SOURCE MATERIAL:
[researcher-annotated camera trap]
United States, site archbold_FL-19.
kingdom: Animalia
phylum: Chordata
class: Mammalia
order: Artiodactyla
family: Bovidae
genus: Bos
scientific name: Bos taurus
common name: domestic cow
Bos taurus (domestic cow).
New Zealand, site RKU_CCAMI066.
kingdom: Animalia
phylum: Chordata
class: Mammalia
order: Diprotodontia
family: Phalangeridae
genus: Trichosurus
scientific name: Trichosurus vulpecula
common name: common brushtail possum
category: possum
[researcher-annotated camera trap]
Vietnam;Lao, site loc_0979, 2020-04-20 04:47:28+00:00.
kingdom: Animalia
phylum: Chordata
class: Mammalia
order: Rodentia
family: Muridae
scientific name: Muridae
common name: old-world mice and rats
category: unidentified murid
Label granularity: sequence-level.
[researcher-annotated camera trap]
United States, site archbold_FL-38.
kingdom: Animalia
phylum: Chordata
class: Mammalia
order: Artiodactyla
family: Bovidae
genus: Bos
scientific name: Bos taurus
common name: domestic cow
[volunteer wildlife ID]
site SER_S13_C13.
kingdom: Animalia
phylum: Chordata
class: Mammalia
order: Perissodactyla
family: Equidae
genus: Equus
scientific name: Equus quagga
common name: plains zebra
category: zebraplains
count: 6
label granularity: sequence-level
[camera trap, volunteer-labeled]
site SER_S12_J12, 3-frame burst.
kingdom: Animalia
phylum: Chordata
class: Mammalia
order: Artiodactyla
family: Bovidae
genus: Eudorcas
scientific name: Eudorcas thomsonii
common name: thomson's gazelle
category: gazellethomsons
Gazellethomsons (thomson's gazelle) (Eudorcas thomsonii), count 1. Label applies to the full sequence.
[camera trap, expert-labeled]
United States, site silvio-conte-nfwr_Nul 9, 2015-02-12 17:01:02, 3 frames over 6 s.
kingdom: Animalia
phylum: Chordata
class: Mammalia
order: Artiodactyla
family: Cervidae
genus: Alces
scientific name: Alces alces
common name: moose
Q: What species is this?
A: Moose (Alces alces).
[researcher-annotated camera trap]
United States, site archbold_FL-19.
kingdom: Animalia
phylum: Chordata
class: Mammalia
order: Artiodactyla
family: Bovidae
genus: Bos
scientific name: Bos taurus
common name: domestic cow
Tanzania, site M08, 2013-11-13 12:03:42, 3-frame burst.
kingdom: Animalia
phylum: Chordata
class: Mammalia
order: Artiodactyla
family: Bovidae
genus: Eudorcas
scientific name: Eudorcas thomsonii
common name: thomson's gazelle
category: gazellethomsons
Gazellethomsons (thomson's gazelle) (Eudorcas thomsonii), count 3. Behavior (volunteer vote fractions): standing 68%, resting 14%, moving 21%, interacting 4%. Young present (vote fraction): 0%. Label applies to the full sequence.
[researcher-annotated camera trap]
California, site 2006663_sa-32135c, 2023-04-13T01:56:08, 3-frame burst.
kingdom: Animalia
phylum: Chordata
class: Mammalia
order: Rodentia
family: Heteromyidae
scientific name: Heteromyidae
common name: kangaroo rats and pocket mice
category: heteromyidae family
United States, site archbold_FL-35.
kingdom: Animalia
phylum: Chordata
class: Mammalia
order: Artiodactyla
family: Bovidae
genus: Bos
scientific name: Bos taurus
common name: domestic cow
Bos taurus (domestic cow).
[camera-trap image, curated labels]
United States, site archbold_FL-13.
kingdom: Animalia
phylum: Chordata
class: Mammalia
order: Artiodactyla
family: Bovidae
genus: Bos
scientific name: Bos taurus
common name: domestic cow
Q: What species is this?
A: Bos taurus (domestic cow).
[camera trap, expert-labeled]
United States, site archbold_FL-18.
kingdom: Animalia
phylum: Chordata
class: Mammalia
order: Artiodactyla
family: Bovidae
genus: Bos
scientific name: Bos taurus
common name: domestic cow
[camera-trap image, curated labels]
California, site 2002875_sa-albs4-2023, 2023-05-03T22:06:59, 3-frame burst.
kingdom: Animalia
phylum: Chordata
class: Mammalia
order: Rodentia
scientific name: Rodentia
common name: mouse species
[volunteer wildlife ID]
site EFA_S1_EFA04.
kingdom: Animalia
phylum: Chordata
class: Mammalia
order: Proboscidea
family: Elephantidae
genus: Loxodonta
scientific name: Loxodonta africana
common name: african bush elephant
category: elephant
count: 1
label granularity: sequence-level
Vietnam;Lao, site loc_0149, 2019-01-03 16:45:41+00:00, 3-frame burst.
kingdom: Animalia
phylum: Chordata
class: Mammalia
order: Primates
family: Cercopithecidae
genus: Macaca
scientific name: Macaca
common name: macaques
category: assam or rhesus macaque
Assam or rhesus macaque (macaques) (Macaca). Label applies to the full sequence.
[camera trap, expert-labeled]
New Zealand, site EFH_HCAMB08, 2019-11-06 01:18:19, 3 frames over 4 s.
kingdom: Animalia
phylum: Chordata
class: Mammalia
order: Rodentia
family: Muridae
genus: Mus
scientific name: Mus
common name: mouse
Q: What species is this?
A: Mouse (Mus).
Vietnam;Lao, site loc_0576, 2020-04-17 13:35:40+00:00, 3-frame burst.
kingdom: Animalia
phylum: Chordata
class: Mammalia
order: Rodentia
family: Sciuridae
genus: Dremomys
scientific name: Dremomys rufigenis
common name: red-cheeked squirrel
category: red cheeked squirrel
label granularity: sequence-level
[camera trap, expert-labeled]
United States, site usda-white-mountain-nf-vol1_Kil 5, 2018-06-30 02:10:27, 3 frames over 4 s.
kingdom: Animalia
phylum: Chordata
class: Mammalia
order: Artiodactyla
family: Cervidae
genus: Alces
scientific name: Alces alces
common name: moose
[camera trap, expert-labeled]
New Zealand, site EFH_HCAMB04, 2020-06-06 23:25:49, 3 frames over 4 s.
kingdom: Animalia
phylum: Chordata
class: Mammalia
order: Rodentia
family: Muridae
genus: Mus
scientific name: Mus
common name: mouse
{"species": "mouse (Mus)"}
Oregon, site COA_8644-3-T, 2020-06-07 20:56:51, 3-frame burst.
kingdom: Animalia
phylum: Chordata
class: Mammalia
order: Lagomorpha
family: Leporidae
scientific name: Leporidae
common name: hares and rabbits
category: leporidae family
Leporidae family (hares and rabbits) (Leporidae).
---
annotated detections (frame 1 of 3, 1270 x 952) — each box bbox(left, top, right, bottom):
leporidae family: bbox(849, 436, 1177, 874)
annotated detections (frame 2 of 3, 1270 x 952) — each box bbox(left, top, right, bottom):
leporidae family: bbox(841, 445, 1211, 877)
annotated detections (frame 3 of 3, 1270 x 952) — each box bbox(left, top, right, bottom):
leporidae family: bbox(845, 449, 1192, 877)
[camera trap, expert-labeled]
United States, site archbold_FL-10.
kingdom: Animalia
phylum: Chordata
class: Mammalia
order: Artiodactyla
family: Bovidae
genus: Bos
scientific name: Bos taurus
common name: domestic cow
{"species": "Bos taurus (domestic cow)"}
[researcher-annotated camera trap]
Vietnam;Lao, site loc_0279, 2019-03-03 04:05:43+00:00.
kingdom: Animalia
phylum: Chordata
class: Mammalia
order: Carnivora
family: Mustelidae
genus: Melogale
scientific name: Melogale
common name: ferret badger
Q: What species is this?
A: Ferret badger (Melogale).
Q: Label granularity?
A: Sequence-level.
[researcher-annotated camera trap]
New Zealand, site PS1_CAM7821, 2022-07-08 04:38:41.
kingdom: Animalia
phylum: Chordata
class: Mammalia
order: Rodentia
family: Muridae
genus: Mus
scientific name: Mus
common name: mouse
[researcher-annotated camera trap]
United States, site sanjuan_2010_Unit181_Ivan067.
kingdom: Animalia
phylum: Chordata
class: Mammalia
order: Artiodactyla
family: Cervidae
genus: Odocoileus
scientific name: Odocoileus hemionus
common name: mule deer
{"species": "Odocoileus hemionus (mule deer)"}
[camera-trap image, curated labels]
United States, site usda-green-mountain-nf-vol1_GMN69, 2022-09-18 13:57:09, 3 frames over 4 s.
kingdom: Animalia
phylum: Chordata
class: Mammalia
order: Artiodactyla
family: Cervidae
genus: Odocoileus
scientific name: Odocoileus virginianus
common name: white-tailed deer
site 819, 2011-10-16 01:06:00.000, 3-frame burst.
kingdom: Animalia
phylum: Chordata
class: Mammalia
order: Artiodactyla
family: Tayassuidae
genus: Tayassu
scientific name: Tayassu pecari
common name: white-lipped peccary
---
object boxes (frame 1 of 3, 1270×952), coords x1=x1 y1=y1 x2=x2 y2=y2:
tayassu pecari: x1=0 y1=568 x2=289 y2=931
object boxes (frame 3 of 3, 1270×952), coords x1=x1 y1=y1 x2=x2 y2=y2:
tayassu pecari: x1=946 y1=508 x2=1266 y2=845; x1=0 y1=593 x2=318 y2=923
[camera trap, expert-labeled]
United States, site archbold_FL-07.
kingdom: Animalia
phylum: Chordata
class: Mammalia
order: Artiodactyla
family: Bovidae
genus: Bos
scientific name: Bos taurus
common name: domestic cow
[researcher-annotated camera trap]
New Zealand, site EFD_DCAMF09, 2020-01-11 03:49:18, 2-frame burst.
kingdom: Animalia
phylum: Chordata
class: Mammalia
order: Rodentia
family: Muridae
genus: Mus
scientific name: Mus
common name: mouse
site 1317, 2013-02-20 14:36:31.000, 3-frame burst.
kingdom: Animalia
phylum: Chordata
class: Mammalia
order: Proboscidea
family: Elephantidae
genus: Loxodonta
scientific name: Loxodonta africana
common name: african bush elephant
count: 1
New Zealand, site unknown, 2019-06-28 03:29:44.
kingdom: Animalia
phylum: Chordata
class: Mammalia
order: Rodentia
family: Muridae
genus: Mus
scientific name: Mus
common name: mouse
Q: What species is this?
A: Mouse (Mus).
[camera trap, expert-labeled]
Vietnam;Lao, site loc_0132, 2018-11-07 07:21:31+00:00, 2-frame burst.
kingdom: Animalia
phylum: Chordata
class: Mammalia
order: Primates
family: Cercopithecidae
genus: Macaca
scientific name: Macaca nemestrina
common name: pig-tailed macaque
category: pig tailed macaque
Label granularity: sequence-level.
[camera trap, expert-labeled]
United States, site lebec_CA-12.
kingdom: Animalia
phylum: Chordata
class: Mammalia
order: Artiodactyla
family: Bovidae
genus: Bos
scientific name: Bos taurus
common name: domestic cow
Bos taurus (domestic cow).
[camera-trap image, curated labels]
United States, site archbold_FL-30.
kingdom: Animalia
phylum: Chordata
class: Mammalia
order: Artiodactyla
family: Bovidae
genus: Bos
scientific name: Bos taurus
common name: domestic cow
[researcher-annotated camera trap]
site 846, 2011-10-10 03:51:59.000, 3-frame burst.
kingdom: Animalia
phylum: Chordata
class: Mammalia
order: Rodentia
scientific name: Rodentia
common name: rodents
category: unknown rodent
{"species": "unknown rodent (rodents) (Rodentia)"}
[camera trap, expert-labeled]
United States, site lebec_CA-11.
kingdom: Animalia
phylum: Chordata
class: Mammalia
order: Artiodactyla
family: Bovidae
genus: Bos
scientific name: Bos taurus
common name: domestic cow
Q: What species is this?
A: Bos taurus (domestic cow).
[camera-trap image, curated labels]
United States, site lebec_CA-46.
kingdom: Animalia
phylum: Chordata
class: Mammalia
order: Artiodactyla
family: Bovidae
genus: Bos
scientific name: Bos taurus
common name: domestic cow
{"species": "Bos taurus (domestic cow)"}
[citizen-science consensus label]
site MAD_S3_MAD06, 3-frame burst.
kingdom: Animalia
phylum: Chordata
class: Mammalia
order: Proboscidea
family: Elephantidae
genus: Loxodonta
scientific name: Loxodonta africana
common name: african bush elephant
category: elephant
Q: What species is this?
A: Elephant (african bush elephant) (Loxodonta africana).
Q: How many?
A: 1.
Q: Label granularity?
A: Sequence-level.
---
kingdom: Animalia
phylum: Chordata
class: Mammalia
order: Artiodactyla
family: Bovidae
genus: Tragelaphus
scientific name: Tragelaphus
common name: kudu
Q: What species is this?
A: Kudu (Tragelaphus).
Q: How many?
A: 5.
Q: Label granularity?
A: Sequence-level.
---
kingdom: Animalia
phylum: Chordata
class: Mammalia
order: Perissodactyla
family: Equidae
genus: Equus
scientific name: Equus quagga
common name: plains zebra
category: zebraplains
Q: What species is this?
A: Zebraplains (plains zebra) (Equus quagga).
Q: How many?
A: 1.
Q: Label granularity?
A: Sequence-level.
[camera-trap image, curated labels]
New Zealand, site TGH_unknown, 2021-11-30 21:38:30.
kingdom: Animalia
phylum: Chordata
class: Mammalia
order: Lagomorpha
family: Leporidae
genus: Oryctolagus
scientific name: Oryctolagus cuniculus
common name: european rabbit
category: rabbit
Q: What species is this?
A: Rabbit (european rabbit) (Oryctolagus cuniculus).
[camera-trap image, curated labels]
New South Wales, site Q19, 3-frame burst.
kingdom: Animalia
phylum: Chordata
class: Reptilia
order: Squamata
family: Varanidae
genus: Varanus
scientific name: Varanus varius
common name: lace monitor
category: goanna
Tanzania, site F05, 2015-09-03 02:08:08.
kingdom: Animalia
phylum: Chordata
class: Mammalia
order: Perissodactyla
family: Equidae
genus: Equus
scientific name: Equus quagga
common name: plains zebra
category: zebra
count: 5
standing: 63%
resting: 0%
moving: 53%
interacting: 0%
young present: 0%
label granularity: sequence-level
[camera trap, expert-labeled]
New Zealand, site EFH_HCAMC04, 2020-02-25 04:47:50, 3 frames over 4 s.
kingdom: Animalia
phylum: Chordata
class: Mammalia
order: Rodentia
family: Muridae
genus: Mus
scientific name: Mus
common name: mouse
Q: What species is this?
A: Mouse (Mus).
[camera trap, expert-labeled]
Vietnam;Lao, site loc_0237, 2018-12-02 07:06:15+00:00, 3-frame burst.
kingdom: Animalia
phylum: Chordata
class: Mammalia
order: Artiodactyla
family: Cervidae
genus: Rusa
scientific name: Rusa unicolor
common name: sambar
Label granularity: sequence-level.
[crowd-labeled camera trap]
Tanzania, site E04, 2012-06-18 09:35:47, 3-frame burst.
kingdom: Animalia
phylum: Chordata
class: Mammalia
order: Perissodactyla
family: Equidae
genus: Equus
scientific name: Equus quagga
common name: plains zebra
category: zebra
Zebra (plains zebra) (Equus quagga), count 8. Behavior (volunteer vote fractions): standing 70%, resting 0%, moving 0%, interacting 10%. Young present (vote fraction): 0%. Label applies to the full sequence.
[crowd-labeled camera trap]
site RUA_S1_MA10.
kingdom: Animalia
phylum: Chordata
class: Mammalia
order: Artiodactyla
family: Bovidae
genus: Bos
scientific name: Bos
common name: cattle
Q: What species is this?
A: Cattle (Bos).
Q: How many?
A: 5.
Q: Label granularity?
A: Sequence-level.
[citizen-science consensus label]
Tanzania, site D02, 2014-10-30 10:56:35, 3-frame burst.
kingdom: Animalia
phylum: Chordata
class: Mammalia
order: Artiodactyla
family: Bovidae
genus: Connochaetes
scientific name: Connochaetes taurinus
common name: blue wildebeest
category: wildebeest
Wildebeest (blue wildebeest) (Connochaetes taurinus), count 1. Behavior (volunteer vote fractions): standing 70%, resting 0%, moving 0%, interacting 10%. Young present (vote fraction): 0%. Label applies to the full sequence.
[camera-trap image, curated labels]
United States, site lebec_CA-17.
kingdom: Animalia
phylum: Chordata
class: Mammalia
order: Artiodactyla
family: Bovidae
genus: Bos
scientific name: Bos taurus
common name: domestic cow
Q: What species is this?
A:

DIRECTIONS:
Pull out all lines from the entries above in which the word "Vietnam" appears.

WRITTEN SOLUTION:
Vietnam;Lao, site loc_0979, 2020-04-20 04:47:28+00:00.
Vietnam;Lao, site loc_0149, 2019-01-03 16:45:41+00:00, 3-frame burst.
Vietnam;Lao, site loc_0576, 2020-04-17 13:35:40+00:00, 3-frame burst.
Vietnam;Lao, site loc_0279, 2019-03-03 04:05:43+00:00.
Vietnam;Lao, site loc_0132, 2018-11-07 07:21:31+00:00, 2-frame burst.
Vietnam;Lao, site loc_0237, 2018-12-02 07:06:15+00:00, 3-frame burst.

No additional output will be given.